Finding pivotal quantity of Weibull distribution using transformation(?)

Question

I need to prove that the pivotal quanitity of the sample $$X_1,...,X_n$$ from Weibul distribution $X\sim WEI(\theta,2)$ is

$$Q=2\sum_{i=1}^n X_i^2/\theta^2\sim\chi^2_{(2n)}$$

I realized that the $\theta$ is a scale parameter, so I used $$Q=\theta_{mle}/\theta$$ to find Q. And I got $$\theta_{mle}^2/\theta^2$$ And I am stuck. I know that to prove that it follows Chi-Squared distriubtion, I need to somehow get to $$2n\bar X/\theta$$. However, I have $$\sum_{i=0}^n x_i^2$$ not X. Any idea? Thanks!
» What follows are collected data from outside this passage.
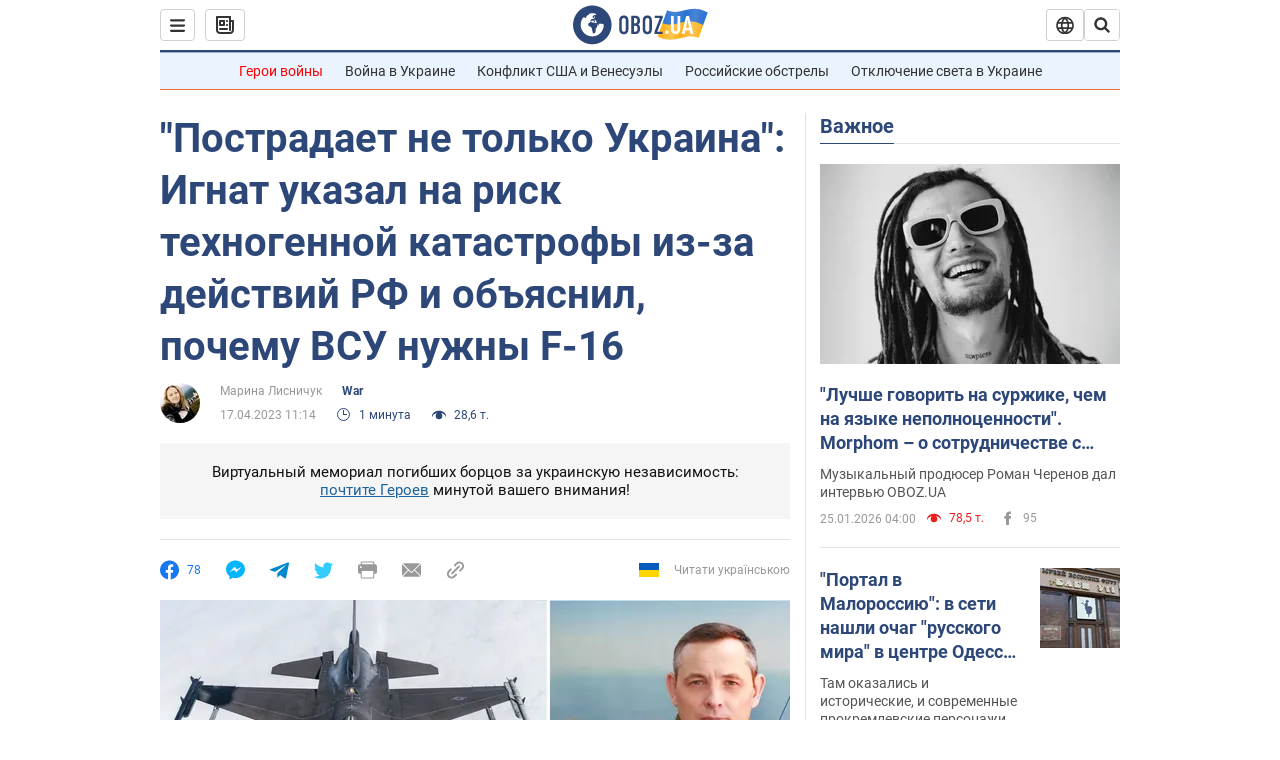

--- FILE ---
content_type: application/x-javascript; charset=utf-8
request_url: https://servicer.idealmedia.io/1418748/1?nocmp=1&sessionId=69764e4d-0bd91&sessionPage=1&sessionNumberWeek=1&sessionNumber=1&scale_metric_1=64.00&scale_metric_2=256.00&scale_metric_3=100.00&cbuster=1769360973324181199323&pvid=8be7bd78-0c3c-48d1-b26b-4e269a927c86&implVersion=11&lct=1763555100&mp4=1&ap=1&consentStrLen=0&wlid=e0d80eef-ae41-45f5-adef-1101284f501e&uniqId=0cd4c&niet=4g&nisd=false&evt=%5B%7B%22event%22%3A1%2C%22methods%22%3A%5B1%2C2%5D%7D%2C%7B%22event%22%3A2%2C%22methods%22%3A%5B1%2C2%5D%7D%5D&pv=5&jsv=es6&dpr=1&hashCommit=cbd500eb&apt=2023-04-17T11%3A14%3A00&tfre=4075&w=0&h=1&tl=150&tlp=1&sz=0x1&szp=1&szl=1&cxurl=https%3A%2F%2Fwar.obozrevatel.com%2Fpostradaet-ne-tolko-ukraina-ignat-ukazal-na-risk-tehnogennoj-katastrofyi-iz-za-dejstvij-rf-i-obyasnil-pochemu-vsu-nuzhnyi-f-16.htm&ref=&lu=https%3A%2F%2Fwar.obozrevatel.com%2Fpostradaet-ne-tolko-ukraina-ignat-ukazal-na-risk-tehnogennoj-katastrofyi-iz-za-dejstvij-rf-i-obyasnil-pochemu-vsu-nuzhnyi-f-16.htm
body_size: 885
content:
var _mgq=_mgq||[];
_mgq.push(["IdealmediaLoadGoods1418748_0cd4c",[
["ua.tribuna.com","11961719","1","Дерюгина ответила на вопрос, почему развелась с Блохиным","Президент Украинской федерации гимнастики Ирина Дерюгина рассказала, почему завершился ее брак с Олегом Блохиным.– Почему вы развелись?– У него родились дети.","0","","","","x4vdz9fEh_IFSmhclHCpQFj4ht-H06A8T9S36KWaSQ80SzVyF_SAN_yRZlnvElbRtWs2-zqsGj5eldGQrwP2fKldt0JdlZKDYLbkLtP-Q-WdGsFC3me2rTdLJP9FBBDh",{"i":"https://s-img.idealmedia.io/n/11961719/45x45/160x0x520x520/aHR0cDovL2ltZ2hvc3RzLmNvbS90LzQyNjAwMi85MjI3NTQ4ODU2NmYyMWU5ODlkYWVlN2NhMjI4NTQ4NS5qcGc.webp?v=1769360973-h7aK5xOjGDJW4XpM_2nueEZ5EDZ3sxauj7L31_bhrFU","l":"https://clck.idealmedia.io/pnews/11961719/i/1298901/pp/1/1?h=x4vdz9fEh_IFSmhclHCpQFj4ht-H06A8T9S36KWaSQ80SzVyF_SAN_yRZlnvElbRtWs2-zqsGj5eldGQrwP2fKldt0JdlZKDYLbkLtP-Q-WdGsFC3me2rTdLJP9FBBDh&utm_campaign=obozrevatel.com&utm_source=obozrevatel.com&utm_medium=referral&rid=9e7a5423-fa10-11f0-a212-d404e6f97680&tt=Direct&att=3&afrd=296&iv=11&ct=1&gdprApplies=0&muid=q0pxIPZl5Y99&st=-360&mp4=1&h2=Rbff32NBHJZsO4wuvnxFysy2GX6xlGXVu7txikoXAu9kApNTXTADCUxIDol3FKO50RexOyHB4vD1t9yXj6_8BQ**","adc":[],"sdl":0,"dl":"","category":"Спорт","dbbr":0,"bbrt":0,"type":"e","media-type":"static","clicktrackers":[],"cta":"Читати далі","cdt":"","tri":"9e7a6436-fa10-11f0-a212-d404e6f97680","crid":"11961719"}],],
{"awc":{},"dt":"desktop","ts":"","tt":"Direct","isBot":1,"h2":"Rbff32NBHJZsO4wuvnxFysy2GX6xlGXVu7txikoXAu9kApNTXTADCUxIDol3FKO50RexOyHB4vD1t9yXj6_8BQ**","ats":0,"rid":"9e7a5423-fa10-11f0-a212-d404e6f97680","pvid":"8be7bd78-0c3c-48d1-b26b-4e269a927c86","iv":11,"brid":32,"muidn":"q0pxIPZl5Y99","dnt":2,"cv":2,"afrd":296,"consent":true,"adv_src_id":39175}]);
_mgqp();
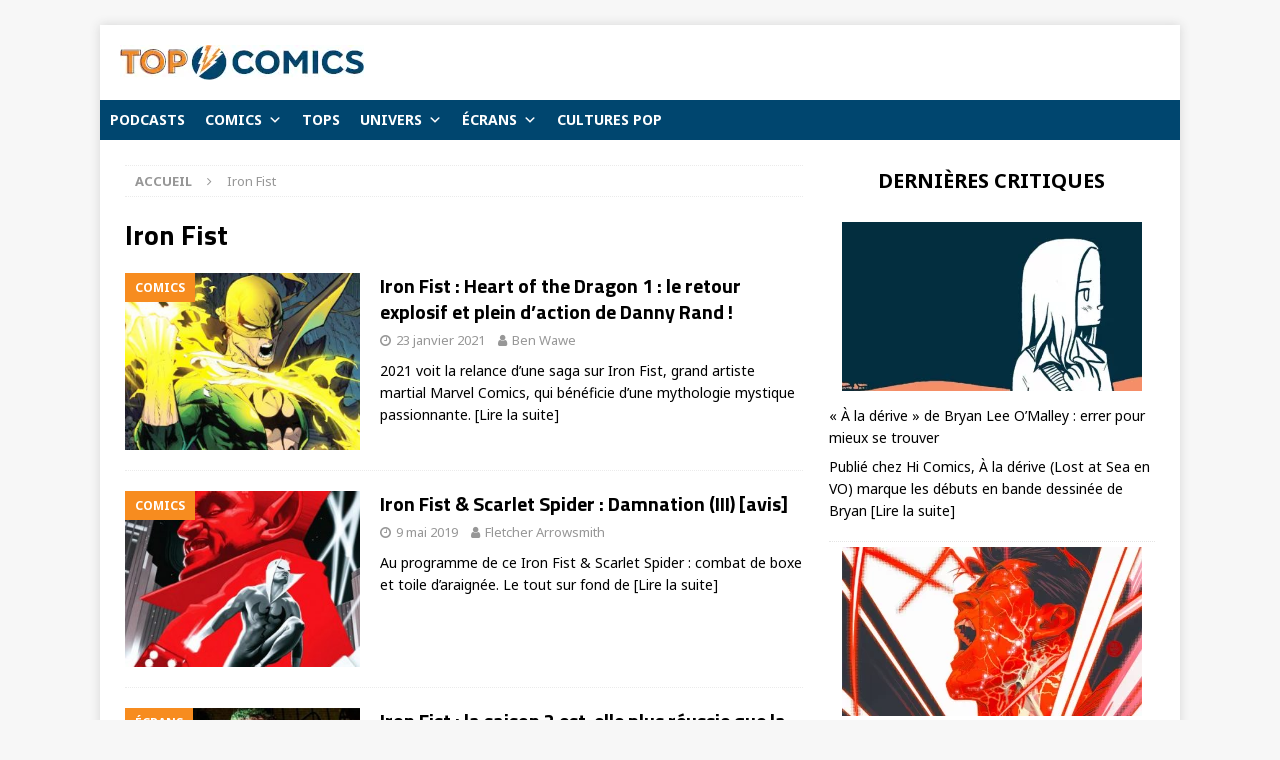

--- FILE ---
content_type: text/html; charset=utf-8
request_url: https://www.google.com/recaptcha/api2/aframe
body_size: 268
content:
<!DOCTYPE HTML><html><head><meta http-equiv="content-type" content="text/html; charset=UTF-8"></head><body><script nonce="GCPj0r1kaC_r0fBPRGayxQ">/** Anti-fraud and anti-abuse applications only. See google.com/recaptcha */ try{var clients={'sodar':'https://pagead2.googlesyndication.com/pagead/sodar?'};window.addEventListener("message",function(a){try{if(a.source===window.parent){var b=JSON.parse(a.data);var c=clients[b['id']];if(c){var d=document.createElement('img');d.src=c+b['params']+'&rc='+(localStorage.getItem("rc::a")?sessionStorage.getItem("rc::b"):"");window.document.body.appendChild(d);sessionStorage.setItem("rc::e",parseInt(sessionStorage.getItem("rc::e")||0)+1);localStorage.setItem("rc::h",'1769053292568');}}}catch(b){}});window.parent.postMessage("_grecaptcha_ready", "*");}catch(b){}</script></body></html>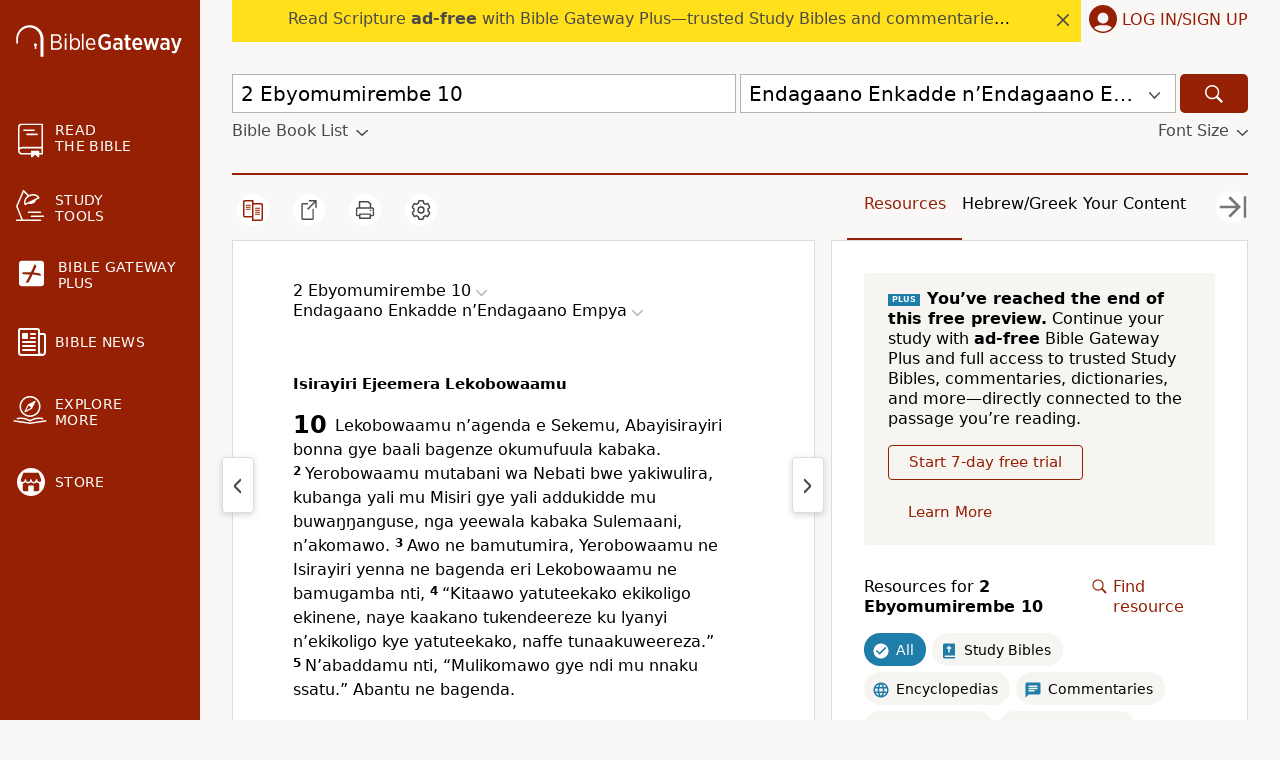

--- FILE ---
content_type: text/plain;charset=UTF-8
request_url: https://c.pub.network/v2/c
body_size: -266
content:
b4c1a915-e6d2-476e-b818-8c5b5177aa60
P.S. The answer provided by my prof.(image below) used transformation. However, I cannot see why that is necessary.

Answer 1

Sketch of the proof:

1. Start by showing (using the factorization theorem) that the minimal sufficient statistic for $\theta$ is $\sum X_i^2$.
2. As they showed, find the distribution of it. I.e., $X_i^2 \sim \mathcal{E}xp(1/\theta^2)$, thus $ \sum_{i=1}^n X_i^2 \sim Gamma (n, 1/\theta^2)$.
3. Now, you have to find a quantity that contains $\theta$ but its distribution is independent of it, i.e., scale to $\chi^2$: $$ \frac{2\sum X_i^2}{\theta^2} \sim \chi^2(2n). $$